• WHAT IS NEEDED
Go through the entries below and collect each line with the string "standing" in it.
=======
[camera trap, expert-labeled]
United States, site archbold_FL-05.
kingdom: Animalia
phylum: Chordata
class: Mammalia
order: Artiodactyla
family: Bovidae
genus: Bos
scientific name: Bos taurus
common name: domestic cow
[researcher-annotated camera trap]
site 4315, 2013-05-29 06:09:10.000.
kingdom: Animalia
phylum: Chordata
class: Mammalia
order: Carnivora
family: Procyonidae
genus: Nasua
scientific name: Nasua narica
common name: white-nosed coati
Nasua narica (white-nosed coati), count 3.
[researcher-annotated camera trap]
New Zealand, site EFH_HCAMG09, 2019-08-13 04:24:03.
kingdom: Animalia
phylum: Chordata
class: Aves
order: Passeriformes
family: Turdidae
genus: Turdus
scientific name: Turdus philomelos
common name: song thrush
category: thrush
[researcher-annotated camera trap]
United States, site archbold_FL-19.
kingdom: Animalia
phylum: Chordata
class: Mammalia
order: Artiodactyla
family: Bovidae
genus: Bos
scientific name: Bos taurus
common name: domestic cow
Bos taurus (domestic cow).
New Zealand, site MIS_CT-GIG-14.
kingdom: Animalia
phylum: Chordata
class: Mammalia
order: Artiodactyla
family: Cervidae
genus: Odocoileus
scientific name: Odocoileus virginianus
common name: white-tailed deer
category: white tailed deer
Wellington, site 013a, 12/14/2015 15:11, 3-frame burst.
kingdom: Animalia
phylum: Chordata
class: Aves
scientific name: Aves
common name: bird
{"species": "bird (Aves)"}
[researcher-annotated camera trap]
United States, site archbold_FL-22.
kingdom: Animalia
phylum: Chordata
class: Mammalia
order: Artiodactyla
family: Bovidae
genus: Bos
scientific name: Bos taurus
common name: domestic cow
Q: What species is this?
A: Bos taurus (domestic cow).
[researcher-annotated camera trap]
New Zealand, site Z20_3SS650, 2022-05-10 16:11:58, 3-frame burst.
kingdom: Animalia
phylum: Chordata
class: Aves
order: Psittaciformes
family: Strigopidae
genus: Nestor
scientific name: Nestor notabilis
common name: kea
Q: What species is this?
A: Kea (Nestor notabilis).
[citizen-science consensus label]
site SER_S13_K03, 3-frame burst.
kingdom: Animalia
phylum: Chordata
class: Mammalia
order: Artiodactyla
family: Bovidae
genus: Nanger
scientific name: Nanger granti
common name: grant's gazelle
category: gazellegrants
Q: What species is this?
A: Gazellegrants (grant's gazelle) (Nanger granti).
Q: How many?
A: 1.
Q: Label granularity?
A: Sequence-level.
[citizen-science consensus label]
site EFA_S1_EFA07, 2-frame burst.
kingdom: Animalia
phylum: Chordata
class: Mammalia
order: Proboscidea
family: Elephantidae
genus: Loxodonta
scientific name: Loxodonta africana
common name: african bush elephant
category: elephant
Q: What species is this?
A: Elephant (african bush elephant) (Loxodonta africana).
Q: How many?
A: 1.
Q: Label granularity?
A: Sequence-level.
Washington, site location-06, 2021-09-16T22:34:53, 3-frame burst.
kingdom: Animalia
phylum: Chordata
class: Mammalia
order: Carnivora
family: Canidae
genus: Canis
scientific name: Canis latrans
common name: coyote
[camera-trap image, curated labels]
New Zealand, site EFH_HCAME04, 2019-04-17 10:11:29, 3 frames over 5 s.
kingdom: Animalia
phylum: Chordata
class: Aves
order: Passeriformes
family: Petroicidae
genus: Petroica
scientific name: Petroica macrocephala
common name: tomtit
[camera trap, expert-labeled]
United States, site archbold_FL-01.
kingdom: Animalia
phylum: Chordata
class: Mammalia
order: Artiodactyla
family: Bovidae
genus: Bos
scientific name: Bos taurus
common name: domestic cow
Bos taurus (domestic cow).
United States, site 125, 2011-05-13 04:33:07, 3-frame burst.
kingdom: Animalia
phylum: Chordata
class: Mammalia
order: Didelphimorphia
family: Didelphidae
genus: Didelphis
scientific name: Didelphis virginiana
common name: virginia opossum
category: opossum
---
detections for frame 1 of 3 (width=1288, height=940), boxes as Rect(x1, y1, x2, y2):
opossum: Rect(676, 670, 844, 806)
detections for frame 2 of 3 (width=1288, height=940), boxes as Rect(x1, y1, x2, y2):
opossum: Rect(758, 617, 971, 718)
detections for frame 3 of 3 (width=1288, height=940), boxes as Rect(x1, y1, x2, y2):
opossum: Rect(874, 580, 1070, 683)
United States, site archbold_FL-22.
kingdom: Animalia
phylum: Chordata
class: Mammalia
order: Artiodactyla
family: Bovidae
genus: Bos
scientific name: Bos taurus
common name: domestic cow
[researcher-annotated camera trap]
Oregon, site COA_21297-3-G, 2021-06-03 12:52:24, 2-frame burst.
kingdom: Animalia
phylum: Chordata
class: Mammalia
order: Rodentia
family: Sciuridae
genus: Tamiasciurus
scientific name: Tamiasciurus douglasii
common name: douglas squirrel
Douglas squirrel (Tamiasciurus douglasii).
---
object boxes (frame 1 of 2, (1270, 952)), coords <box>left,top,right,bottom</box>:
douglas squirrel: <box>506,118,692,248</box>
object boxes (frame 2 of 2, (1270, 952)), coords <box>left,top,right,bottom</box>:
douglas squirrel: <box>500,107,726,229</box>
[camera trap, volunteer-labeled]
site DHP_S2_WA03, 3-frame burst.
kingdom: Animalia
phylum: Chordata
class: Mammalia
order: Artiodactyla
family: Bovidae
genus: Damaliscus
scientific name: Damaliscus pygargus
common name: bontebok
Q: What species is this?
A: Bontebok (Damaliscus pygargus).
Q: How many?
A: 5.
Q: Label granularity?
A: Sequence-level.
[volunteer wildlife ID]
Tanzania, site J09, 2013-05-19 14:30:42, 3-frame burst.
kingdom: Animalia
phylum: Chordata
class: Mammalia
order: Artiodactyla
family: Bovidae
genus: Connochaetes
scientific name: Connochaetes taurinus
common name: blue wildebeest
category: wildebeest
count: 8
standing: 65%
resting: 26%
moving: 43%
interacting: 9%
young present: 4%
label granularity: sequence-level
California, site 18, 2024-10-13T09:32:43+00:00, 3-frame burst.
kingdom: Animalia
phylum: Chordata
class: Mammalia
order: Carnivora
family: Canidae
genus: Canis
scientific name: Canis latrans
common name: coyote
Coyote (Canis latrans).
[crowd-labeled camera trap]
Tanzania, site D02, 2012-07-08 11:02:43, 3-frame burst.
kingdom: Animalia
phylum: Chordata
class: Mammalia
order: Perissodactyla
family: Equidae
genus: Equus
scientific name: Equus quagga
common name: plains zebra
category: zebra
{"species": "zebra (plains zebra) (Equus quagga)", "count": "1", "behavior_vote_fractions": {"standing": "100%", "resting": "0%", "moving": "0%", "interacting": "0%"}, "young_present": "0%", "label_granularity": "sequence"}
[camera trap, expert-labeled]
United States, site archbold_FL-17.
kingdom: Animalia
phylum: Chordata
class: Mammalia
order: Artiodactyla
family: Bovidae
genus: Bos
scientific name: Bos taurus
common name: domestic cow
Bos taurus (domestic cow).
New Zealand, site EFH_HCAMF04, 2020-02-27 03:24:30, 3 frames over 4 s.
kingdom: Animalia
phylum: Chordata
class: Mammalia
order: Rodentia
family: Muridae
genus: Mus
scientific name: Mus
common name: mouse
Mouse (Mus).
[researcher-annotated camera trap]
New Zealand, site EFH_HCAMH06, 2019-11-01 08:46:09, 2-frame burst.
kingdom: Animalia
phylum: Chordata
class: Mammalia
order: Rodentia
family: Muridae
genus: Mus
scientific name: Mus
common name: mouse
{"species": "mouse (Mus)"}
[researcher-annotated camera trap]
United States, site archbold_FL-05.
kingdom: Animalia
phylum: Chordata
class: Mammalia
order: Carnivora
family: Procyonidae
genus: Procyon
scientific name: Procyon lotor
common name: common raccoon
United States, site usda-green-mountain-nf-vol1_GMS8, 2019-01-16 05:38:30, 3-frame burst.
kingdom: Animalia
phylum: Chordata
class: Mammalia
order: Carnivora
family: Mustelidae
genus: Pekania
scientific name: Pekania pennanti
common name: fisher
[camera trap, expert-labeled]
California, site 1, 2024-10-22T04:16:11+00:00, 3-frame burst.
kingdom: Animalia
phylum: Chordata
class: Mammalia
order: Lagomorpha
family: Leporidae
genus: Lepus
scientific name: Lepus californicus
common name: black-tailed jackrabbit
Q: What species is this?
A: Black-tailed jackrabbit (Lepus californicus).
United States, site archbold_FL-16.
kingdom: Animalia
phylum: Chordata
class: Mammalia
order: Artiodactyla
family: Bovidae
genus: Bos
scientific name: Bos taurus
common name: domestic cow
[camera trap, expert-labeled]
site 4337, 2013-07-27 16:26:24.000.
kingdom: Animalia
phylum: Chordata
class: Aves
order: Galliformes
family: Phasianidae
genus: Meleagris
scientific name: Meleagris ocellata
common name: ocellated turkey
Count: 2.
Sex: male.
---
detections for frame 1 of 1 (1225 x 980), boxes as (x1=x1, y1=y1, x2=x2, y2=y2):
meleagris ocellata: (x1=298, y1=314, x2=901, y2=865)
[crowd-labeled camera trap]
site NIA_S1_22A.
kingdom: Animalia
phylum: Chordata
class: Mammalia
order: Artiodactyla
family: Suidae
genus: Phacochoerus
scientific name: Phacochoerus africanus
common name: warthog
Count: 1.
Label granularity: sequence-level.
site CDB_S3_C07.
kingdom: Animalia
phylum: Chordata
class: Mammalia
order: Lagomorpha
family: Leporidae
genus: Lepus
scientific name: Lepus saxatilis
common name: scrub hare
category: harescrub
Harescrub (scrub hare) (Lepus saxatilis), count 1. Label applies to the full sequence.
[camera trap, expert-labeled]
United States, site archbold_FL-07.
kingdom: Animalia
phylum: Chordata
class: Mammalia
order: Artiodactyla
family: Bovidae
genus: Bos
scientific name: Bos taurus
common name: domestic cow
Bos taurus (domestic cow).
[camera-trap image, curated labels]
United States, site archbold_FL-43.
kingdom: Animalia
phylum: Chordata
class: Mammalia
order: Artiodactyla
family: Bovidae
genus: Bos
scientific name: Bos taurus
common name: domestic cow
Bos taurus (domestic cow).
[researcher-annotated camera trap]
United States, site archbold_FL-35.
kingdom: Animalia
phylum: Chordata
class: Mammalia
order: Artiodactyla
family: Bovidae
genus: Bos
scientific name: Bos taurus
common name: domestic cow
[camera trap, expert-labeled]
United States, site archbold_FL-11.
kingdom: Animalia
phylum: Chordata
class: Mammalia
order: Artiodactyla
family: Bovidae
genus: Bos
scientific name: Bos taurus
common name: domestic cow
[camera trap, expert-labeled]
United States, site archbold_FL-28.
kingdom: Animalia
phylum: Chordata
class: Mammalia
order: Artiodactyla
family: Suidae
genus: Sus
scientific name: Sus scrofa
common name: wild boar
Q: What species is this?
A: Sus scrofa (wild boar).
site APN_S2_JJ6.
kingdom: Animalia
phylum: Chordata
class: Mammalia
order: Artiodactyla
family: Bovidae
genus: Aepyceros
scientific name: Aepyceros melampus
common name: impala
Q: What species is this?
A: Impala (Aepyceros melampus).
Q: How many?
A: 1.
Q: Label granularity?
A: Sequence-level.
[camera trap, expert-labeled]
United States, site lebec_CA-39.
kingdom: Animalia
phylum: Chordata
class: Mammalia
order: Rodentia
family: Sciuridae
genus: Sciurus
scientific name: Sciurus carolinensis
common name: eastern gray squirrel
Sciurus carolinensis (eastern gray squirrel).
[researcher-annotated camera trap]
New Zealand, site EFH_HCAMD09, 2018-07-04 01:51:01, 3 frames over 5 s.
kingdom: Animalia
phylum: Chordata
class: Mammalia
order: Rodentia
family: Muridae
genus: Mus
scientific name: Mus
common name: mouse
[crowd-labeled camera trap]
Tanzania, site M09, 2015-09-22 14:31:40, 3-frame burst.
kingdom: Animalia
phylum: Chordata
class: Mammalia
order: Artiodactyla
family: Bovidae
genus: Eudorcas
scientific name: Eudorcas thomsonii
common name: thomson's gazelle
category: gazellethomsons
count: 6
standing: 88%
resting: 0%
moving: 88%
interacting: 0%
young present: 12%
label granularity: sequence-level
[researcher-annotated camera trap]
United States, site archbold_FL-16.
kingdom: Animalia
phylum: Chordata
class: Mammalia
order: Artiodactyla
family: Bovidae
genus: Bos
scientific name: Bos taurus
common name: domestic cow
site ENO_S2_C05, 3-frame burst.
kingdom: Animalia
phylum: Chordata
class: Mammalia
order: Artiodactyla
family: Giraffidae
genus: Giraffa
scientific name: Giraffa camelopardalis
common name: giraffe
=======
• RESULT OF THIS TASK
standing: 65%
{"species": "zebra (plains zebra) (Equus quagga)", "count": "1", "behavior_vote_fractions": {"standing": "100%", "resting": "0%", "moving": "0%", "interacting": "0%"}, "young_present": "0%", "label_granularity": "sequence"}
standing: 88%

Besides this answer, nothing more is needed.